Sergeant Mower drove up to the Heights in a state of subdued fury and parked outside the adventure playground with a squeal of brakes. He was breathing heavily and for a moment he sat clutching the steering wheel, trickles of sweat running down his back which were not entire caused by the continuing heat.
He had been going about his business in the incident room half an hour earlier when Chief Inspector Thackeray had appeared at his shoulder with a look in his eyes that Mower knew instantly meant trouble. In his office Thackeray ha
d closed the door deliberately and handed Mower a file.
“You, my lad, have been conned,” he said quietly, his anger confined to his eyes. “The Raban women has been leading you by the nose. No wonder you wasted your time on the Heights.”
“Sir?” Mower said, opening the file with deep foreboding. It contained standard fingerprint forms from the forensic team, two of them juxtaposed and identical. Thackeray leaned over his shoulder and jabbed at each image in turn.

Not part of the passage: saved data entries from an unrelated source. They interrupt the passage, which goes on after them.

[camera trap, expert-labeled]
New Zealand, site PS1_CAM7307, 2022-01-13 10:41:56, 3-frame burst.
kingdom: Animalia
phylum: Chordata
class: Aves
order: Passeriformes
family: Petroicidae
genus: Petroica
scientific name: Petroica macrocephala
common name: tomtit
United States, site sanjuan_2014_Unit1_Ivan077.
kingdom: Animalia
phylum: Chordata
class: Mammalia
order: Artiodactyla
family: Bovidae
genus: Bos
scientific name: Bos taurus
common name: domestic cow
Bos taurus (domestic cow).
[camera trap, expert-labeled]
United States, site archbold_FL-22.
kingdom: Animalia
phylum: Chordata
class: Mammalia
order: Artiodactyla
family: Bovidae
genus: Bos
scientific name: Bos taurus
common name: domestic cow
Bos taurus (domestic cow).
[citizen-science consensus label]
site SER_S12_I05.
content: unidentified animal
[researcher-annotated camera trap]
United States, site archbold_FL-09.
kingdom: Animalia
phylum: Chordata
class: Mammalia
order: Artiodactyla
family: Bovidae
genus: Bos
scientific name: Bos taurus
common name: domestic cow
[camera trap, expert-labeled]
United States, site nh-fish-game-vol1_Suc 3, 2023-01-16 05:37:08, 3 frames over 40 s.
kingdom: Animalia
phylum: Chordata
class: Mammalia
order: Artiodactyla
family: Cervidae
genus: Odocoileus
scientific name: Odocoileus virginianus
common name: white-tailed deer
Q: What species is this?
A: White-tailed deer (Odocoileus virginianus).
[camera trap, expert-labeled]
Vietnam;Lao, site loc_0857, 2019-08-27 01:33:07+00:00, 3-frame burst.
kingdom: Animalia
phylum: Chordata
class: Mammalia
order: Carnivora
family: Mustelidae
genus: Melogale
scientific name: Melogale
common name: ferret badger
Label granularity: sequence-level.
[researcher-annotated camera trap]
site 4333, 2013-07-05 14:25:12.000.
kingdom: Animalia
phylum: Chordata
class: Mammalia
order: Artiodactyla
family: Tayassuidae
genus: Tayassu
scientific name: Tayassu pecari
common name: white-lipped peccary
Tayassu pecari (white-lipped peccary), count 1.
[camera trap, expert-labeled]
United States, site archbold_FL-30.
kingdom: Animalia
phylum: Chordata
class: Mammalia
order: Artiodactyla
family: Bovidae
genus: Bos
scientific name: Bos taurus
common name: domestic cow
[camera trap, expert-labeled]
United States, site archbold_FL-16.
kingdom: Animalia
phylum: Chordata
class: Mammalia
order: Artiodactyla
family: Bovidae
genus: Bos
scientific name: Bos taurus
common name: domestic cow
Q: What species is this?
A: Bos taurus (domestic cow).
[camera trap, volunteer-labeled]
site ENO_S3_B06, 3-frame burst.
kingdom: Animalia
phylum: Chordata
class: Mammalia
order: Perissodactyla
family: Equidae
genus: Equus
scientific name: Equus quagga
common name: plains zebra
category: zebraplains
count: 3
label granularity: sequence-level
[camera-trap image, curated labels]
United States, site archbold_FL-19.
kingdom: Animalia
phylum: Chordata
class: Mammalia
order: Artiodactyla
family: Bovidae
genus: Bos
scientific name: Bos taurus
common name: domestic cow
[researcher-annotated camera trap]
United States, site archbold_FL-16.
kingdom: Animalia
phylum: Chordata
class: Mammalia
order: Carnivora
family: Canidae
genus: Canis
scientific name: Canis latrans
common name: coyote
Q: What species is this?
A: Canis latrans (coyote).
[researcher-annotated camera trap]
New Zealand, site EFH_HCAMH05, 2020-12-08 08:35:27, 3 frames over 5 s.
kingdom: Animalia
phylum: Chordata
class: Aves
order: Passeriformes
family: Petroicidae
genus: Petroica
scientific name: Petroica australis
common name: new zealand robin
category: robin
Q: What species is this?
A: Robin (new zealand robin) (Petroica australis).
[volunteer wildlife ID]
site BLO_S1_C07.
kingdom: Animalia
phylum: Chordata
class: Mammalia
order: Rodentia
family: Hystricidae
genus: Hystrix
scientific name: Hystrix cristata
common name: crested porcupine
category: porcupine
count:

“That came from a can of Coca-cola Sue Raban had just handled. That was an unidentified print from Sissons's flat, one of dozens like it. She may not have actually lived there, but she certainly spent a lot of time there. Her prints are everywhere – kitchen, living room, bedroom.”
“His girlfriend,” Mower said faintly, remembering Kelly Miller's suggestion that there was a girlfriend and her refusal to identify her.
“I wondered,” Thackery said. “I saw her up on that top walkway the night Nicky Tyson went missing and it didn't register until later. I picked up the can at the playgound when I saw her with it yesterday, just on the off-chance.”
Mower looked at him, uncharacteristically lost for words as the implications of what Thackeray had discovered sank in,
“Guv,” he began hesitantly, but Thackeray did not give him the chance to continue.
“ If you ever let personal involvement get in the way of an investigation again,” he said coldly, “you'll be back down the M1 so fast you won't see the scenery before you hit the Edgeware Road. What is it they say in the Met? I'll do your legs? In fact if your friend Miss Raban has disappeared already I wouldn't bother to report back in. You might as well go home and pack your bags. Bring her in, and if she won't come voluntarily, arrest her.”
By the time he reached the playground, Mower's own anger and anxiety had stretched him taut. He opened the high playground gate and scanned the familiar scene. A game of football was inprogress, small children splashed in the paddling pool under the watchful eyes of their mothers. At first he could not see Sue and panic grabbed momentarily at his stomach. Then he spotted her, in a bright yellow teeshirt, kneeling in the dust at the side of a small girl who had obviously fallen and scraped her knee.